## Saved data entries
========================================
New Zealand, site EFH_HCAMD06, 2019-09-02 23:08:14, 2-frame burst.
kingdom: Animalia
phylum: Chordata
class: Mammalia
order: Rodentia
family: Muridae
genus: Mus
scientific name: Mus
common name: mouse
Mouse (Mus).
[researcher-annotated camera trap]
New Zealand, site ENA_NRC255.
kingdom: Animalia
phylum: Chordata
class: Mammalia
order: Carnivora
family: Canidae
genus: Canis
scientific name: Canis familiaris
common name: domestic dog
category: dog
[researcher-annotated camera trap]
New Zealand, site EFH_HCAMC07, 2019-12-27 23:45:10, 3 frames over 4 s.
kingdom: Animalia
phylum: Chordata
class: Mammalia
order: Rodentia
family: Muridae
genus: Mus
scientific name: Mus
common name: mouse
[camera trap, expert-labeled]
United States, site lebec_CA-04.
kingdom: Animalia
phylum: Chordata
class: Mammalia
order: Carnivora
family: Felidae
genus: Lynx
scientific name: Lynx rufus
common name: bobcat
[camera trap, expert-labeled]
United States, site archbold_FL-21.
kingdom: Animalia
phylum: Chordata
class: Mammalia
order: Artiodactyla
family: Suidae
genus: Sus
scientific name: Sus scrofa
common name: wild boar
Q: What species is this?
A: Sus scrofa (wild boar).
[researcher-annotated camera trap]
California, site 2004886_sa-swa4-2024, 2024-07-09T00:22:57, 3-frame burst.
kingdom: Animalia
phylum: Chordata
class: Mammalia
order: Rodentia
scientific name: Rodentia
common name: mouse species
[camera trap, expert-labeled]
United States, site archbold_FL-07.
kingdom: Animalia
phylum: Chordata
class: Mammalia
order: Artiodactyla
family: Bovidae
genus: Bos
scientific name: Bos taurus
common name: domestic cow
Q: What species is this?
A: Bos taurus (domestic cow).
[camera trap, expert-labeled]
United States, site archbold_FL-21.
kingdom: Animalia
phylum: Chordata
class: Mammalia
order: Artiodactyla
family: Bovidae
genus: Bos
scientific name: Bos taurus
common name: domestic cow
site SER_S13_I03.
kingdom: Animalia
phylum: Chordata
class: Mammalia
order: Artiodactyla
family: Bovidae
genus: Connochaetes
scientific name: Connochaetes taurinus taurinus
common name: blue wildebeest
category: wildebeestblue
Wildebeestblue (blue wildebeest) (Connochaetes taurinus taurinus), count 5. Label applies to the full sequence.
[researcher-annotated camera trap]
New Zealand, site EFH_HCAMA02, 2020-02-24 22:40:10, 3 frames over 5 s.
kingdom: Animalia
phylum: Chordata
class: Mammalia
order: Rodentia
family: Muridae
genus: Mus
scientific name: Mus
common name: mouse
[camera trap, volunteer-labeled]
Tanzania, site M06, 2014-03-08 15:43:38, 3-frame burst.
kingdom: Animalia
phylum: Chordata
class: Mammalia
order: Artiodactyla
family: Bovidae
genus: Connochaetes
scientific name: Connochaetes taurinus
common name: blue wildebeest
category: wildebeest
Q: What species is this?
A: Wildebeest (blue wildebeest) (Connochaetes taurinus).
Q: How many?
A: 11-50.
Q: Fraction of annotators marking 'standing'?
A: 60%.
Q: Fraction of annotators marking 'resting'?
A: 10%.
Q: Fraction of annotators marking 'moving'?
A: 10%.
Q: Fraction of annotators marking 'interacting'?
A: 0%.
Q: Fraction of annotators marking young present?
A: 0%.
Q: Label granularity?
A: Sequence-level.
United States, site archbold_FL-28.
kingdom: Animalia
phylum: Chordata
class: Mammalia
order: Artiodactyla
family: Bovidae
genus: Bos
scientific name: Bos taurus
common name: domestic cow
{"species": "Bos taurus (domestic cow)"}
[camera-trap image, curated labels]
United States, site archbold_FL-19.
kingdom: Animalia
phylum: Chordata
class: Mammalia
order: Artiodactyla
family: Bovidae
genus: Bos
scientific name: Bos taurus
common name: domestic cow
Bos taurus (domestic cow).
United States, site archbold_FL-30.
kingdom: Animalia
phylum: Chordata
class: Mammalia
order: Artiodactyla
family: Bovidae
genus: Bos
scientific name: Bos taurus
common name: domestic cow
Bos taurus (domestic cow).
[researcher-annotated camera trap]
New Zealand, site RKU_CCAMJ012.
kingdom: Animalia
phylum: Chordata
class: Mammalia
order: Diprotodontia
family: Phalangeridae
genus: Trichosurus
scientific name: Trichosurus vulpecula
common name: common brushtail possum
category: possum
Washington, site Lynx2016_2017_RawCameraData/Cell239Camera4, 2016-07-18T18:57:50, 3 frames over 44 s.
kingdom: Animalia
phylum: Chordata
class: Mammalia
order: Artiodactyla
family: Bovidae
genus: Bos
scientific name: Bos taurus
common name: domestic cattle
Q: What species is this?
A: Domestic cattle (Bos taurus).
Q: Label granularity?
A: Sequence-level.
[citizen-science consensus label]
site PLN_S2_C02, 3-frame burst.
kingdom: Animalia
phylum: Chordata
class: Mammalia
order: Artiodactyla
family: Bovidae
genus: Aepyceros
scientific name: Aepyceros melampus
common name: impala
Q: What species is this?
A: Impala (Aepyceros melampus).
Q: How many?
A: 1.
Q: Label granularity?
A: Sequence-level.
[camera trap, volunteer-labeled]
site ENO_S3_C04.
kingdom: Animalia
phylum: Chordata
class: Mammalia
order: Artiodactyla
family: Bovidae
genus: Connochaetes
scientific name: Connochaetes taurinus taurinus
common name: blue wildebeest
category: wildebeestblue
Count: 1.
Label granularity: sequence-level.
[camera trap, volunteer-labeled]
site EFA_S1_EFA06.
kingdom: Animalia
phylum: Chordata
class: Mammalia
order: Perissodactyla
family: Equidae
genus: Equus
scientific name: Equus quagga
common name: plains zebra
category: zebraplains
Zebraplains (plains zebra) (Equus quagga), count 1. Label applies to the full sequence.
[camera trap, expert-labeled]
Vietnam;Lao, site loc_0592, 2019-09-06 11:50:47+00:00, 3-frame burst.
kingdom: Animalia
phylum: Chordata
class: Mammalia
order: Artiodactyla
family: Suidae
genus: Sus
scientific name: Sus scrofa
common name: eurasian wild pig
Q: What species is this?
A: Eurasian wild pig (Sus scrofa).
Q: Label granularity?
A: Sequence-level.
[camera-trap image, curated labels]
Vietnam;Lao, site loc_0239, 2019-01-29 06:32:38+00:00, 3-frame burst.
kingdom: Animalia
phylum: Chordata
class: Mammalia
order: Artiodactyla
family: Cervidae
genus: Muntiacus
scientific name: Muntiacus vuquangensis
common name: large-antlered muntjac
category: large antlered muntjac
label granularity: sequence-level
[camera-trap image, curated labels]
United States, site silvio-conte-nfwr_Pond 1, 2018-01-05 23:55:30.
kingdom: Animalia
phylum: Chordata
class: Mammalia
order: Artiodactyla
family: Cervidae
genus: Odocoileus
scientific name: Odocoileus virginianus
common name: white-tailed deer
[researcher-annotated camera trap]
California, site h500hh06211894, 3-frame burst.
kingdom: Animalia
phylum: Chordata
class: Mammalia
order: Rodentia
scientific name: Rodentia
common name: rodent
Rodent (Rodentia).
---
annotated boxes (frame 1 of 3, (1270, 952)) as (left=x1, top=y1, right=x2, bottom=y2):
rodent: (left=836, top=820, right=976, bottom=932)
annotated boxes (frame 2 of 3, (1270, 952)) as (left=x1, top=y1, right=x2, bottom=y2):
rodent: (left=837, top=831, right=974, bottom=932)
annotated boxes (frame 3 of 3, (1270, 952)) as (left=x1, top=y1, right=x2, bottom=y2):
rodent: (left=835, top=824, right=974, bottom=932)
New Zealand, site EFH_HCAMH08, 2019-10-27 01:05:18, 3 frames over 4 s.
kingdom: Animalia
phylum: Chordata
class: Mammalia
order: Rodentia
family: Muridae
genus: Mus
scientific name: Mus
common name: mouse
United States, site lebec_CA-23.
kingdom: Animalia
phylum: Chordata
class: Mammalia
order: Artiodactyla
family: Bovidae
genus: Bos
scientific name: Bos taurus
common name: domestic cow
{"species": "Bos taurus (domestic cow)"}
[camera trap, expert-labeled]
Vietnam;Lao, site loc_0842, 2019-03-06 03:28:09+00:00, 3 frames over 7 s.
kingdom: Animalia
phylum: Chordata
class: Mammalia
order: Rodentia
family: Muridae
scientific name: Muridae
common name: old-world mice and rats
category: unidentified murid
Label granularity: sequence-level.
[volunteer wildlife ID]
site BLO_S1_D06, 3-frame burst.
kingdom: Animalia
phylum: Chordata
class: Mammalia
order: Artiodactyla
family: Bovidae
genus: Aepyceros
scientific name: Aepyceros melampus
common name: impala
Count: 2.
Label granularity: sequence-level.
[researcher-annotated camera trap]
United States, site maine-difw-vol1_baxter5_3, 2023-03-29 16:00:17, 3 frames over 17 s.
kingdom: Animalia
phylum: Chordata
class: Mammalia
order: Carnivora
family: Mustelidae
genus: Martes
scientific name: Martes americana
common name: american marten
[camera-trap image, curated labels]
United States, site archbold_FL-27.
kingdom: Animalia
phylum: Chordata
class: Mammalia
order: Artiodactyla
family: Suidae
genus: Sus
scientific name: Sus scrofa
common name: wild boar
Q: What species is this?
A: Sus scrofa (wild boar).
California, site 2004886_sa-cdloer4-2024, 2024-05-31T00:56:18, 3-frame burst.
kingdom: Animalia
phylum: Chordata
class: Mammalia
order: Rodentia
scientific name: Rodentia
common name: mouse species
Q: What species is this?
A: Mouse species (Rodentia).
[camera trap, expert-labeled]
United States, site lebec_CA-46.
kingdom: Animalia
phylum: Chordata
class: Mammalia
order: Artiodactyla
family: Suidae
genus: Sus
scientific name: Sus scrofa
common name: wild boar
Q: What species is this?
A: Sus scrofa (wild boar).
========================================
## TASK GOAL
Reproduce each line from the records that contains the word "marking".

## TASK RESULT
Q: Fraction of annotators marking 'standing'?
Q: Fraction of annotators marking 'resting'?
Q: Fraction of annotators marking 'moving'?
Q: Fraction of annotators marking 'interacting'?
Q: Fraction of annotators marking young present?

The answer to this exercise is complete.